| TASKS TO PERFORM |
1: Decide whether each statement below agrees with the excerpt about approaching a stranger, answering yes or no and quoting the deciding words of that excerpt.
(a) The TV in the room was playing with its sound on.
(b) The narrator's first guess was that they had seen her at Strathmore.
(c) She rejected the guess about UoN in a rude way.
2: Carry the excerpt about approaching a stranger forward from its final sentence.

| EXCERPT |
============================================================
Relief:My instincts told me that she really wanted to talk to someone. The building was boring. The turned on TV was unclear and predictably had one of those Afro-sinema series was on mute. Only individuals talking on phones in their mother tongue made the room seem to be having life…Ever heard a Kisii rap over the phone…You would want to die. So I moved towards her, gathered all the balls I could master and put up the most authoritative voice and spoke in a regulated bass trying to sound intelligent.
“Have I seen you in Strathmore?” I asked…
“Nope.” She said radiating some humility that made me like her instantly. Any chick with half her indescribable beauty would have an attitude that can explode petrol tanker.
“ Then I bet I have seen you at UoN…”I said…
“Never.” She said firmly but in a friendly manner and ready to take on my next guess.
============================================================
| DATA SUPPLIED |
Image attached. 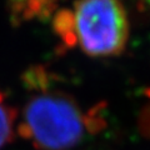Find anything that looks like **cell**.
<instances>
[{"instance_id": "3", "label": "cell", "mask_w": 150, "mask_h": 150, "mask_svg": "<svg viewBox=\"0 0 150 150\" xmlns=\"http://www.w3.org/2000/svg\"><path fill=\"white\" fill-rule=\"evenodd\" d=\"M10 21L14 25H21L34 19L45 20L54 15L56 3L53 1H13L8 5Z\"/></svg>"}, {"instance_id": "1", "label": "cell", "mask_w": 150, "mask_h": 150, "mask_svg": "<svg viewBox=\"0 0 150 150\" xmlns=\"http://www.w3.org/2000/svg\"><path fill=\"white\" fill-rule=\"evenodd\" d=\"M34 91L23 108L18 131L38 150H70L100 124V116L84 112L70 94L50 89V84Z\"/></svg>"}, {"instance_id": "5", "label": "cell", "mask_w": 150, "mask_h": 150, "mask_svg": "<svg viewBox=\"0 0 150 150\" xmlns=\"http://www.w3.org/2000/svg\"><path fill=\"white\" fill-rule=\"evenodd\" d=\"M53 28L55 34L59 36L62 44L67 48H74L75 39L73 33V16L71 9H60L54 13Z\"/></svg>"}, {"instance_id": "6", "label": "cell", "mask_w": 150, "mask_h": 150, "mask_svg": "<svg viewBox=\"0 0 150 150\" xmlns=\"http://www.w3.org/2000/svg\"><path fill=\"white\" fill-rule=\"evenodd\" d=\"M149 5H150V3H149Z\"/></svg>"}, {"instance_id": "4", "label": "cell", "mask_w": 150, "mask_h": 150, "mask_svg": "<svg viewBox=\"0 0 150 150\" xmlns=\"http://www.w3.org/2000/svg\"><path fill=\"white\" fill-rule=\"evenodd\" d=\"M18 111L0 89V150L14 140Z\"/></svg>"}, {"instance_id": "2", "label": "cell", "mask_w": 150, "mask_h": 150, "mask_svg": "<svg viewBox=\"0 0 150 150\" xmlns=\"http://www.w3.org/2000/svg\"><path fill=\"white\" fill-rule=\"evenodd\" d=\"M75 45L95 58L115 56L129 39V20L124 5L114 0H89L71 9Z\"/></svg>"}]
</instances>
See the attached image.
============================================================
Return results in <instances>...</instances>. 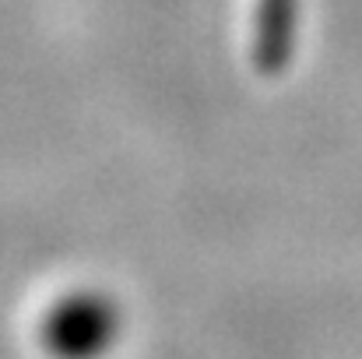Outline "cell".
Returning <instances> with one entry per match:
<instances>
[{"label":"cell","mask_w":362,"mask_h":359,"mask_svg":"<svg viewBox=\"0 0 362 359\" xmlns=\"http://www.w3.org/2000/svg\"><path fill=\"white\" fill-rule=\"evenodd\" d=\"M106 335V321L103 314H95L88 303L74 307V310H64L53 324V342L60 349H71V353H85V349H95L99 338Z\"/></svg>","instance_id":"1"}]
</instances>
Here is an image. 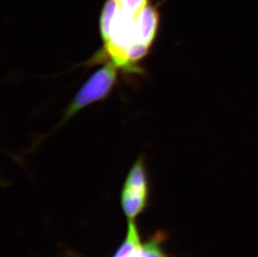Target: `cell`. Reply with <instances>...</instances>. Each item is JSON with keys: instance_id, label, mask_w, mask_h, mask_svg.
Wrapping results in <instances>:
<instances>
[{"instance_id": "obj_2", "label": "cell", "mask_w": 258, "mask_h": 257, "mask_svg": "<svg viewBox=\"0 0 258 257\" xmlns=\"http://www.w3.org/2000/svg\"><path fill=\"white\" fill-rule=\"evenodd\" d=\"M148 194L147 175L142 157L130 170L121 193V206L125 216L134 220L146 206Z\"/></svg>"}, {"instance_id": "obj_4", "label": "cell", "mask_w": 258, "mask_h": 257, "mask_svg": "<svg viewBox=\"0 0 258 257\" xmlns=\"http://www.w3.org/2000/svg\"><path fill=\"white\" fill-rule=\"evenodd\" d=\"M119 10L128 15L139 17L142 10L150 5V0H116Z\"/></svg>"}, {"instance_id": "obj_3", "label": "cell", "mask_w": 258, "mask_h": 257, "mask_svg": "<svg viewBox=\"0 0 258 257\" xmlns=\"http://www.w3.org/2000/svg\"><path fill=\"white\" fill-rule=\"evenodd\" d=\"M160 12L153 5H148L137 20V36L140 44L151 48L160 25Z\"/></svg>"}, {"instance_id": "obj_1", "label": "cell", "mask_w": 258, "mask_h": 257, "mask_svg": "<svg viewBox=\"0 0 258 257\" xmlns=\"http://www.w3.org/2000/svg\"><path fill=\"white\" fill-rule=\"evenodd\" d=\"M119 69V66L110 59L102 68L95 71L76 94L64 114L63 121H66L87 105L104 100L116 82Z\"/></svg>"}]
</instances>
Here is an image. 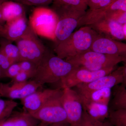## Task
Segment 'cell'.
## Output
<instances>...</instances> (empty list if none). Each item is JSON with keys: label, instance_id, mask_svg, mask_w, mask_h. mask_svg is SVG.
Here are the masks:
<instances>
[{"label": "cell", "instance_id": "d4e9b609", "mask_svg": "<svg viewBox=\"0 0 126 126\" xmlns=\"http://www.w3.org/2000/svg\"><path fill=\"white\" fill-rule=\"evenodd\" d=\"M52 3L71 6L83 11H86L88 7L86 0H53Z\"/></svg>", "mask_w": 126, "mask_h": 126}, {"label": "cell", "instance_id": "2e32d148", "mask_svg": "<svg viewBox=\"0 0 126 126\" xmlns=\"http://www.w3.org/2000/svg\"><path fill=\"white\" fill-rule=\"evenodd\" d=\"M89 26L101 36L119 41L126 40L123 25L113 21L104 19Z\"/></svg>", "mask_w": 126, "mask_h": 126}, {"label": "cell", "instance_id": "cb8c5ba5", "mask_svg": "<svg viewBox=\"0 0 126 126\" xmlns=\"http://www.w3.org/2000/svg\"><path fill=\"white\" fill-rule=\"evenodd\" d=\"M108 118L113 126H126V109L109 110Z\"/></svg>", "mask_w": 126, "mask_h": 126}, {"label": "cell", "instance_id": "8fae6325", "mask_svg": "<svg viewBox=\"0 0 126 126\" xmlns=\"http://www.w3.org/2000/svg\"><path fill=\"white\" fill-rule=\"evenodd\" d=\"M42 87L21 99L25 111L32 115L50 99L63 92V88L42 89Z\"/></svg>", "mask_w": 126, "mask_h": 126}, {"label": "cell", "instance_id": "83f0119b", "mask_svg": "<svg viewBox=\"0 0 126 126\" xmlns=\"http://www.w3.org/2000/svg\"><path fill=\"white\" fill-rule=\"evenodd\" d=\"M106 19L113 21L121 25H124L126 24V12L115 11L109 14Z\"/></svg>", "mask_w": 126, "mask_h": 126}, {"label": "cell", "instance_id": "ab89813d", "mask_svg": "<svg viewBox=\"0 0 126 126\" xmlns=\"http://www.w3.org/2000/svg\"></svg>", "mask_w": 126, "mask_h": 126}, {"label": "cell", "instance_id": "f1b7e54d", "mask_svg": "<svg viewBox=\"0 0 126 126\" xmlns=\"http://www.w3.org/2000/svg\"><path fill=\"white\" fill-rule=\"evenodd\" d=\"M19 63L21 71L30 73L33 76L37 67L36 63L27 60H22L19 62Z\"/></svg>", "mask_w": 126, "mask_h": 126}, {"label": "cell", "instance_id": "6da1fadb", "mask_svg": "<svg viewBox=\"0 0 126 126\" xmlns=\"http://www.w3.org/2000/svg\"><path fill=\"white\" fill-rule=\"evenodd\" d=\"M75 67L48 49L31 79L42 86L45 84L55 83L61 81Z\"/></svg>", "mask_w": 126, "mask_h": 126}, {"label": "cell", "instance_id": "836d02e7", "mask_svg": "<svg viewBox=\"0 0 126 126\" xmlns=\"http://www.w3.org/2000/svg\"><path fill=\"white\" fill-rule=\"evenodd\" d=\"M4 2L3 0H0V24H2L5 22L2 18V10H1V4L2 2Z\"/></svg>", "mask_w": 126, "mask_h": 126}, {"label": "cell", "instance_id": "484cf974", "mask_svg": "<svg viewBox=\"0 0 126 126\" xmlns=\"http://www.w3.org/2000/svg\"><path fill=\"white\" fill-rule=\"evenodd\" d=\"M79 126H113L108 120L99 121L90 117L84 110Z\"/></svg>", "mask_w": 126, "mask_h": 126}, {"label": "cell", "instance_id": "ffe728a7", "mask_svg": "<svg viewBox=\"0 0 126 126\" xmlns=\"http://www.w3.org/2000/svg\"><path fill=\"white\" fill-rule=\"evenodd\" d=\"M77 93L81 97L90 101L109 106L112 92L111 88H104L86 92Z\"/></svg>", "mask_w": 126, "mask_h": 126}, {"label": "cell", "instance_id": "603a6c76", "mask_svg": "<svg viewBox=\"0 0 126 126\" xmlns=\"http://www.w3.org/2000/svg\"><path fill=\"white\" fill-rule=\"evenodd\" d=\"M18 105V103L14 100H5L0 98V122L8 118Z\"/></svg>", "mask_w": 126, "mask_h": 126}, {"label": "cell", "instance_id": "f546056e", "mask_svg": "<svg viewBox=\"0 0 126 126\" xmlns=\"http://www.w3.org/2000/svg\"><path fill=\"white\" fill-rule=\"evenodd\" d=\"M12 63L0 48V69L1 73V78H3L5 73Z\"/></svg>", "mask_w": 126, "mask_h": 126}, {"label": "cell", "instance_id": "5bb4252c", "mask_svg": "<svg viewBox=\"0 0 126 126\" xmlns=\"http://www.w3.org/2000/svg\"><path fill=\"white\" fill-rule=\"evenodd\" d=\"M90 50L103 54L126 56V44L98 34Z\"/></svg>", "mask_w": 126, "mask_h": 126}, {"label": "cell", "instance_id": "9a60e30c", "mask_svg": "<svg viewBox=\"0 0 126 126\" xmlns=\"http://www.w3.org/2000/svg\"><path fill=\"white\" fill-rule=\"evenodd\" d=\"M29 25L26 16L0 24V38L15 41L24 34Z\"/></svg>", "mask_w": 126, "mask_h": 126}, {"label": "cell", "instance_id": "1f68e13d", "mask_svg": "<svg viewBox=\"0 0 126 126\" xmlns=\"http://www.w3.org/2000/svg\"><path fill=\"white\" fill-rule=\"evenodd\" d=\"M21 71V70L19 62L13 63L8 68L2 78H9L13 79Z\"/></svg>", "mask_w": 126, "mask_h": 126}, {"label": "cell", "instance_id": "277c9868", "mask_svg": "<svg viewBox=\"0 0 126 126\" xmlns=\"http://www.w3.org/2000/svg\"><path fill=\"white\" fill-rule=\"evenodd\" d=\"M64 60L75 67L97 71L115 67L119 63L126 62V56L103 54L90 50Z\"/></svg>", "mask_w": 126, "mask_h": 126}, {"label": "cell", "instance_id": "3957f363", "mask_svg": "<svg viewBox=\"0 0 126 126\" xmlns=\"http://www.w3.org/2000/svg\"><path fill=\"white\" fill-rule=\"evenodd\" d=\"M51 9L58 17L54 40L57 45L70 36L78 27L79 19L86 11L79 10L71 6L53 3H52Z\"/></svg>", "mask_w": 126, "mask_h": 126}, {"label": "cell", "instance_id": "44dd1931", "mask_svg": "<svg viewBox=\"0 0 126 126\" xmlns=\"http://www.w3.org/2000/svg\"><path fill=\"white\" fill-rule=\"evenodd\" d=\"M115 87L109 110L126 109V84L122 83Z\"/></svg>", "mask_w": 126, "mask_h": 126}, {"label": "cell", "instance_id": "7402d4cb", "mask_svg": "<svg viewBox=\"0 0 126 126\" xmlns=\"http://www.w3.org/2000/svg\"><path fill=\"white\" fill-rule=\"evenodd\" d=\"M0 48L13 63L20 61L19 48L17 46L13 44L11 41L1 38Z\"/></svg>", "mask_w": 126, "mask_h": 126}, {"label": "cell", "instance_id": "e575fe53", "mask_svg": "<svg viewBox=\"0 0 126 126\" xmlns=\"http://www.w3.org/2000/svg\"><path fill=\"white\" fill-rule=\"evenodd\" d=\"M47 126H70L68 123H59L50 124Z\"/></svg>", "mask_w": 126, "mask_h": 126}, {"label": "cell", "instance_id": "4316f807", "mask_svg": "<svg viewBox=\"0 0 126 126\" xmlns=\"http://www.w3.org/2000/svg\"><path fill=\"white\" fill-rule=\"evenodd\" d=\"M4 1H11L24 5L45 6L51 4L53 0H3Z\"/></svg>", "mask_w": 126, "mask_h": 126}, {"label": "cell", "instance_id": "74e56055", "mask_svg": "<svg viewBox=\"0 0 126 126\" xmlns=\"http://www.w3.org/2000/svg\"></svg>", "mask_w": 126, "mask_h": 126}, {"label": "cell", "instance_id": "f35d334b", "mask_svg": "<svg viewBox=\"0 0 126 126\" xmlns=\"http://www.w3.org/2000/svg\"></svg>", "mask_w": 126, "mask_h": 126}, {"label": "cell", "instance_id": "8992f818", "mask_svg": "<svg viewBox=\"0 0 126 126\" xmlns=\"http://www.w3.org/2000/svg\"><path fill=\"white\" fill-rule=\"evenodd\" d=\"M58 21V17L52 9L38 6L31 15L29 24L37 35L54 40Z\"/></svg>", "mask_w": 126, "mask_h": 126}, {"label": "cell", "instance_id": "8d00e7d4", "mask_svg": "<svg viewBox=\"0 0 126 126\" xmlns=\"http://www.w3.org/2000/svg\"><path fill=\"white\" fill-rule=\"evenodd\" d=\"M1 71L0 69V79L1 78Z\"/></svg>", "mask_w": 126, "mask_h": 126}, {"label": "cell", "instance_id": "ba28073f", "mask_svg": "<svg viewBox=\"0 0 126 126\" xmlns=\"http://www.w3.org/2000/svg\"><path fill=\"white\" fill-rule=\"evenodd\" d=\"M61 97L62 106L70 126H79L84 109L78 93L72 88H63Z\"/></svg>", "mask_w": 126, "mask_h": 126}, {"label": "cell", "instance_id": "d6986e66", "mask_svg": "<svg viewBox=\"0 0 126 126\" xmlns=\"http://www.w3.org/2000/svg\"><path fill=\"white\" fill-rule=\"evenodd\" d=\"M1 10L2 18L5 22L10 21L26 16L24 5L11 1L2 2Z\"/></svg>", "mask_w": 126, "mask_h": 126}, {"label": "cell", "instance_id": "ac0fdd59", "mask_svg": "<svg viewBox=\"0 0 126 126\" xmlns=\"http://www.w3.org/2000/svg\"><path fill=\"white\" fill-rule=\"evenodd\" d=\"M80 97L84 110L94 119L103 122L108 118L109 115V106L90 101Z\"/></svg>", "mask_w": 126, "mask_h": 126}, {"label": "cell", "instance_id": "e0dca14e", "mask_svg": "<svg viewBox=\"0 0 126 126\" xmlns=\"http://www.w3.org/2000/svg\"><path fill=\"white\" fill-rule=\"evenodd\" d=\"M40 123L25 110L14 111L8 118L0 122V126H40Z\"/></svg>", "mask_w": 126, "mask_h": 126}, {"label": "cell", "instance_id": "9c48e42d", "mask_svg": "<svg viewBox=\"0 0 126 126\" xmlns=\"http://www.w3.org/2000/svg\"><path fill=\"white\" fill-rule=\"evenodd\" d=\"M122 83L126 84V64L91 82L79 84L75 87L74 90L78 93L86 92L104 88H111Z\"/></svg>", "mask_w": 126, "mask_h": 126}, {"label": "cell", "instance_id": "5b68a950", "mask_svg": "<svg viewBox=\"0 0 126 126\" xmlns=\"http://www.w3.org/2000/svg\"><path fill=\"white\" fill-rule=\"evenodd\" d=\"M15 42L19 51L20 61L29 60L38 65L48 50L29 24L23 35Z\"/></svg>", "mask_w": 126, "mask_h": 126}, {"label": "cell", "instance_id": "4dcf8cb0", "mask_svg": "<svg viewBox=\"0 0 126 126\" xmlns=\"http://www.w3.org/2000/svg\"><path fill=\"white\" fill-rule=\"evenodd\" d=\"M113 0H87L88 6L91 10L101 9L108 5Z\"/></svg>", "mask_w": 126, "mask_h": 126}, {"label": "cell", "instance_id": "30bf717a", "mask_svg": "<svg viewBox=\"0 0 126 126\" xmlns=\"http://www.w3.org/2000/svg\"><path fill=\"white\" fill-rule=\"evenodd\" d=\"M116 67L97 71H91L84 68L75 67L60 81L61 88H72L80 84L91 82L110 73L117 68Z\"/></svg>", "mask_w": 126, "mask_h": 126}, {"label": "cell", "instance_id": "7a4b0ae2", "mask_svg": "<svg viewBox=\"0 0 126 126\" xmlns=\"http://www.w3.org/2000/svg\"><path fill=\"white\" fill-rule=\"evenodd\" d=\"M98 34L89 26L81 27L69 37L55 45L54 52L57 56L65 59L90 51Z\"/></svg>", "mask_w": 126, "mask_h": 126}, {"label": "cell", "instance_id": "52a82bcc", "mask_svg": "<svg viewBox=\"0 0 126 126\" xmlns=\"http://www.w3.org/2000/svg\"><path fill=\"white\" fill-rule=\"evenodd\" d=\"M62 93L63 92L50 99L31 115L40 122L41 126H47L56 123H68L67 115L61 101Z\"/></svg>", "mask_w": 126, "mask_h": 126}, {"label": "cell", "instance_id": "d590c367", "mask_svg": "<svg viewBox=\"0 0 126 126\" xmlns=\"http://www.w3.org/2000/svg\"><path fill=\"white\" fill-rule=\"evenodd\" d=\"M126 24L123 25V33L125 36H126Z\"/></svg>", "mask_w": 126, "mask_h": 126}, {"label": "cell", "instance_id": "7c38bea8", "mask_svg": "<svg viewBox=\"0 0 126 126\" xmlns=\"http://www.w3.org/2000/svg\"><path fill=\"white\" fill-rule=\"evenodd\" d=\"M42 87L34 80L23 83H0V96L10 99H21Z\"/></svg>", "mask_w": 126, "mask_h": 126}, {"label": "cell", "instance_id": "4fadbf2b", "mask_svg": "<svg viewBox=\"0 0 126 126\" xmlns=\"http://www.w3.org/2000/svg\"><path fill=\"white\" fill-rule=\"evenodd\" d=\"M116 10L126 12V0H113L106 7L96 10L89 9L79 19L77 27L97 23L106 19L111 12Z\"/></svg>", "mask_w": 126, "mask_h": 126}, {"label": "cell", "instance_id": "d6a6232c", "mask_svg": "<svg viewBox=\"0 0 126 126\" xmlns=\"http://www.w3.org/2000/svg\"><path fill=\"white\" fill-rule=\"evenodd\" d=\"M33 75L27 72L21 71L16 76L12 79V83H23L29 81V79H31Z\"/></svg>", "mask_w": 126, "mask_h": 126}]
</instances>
============================================================
| RESULTS OF THE EXERCISE |
1:
(a) No: "was on mute"
(b) Yes: "Have I seen you in Strathmore?"
(c) No: "She said firmly but in a friendly manner"

2:
Thing with monosyllabic answers is that you can hit a dead end unexpectedly if you prove to be a sucker. May be my height made her give me one more chance…
“I can’t for the life of me, figure out but I have a feeling that we have bumped into each other, either in some college or some high profile meeting…” I said trying to be as believable as possible maintaining my subtle twang, so cautious not to betray my rustic upbringing.
“You’re talking to the wrong person. I have never been to a Kenyan University.” She said in a voice not so remarkable, but sweet and I had to keep on pressing. My trick was to associate her with prestigious institutions so that to give an impression that I regard her highly. I have used that trick and all the women swallow it hook, line and sinker.
“Anyway, I am Silas. Here to collect my blue book.” I said eager to sustain the conversation.
“Phanice. I am here to replace my mutilated passport. I’m supposed to be traveling on Monday, wonder if they can help me fast enough…”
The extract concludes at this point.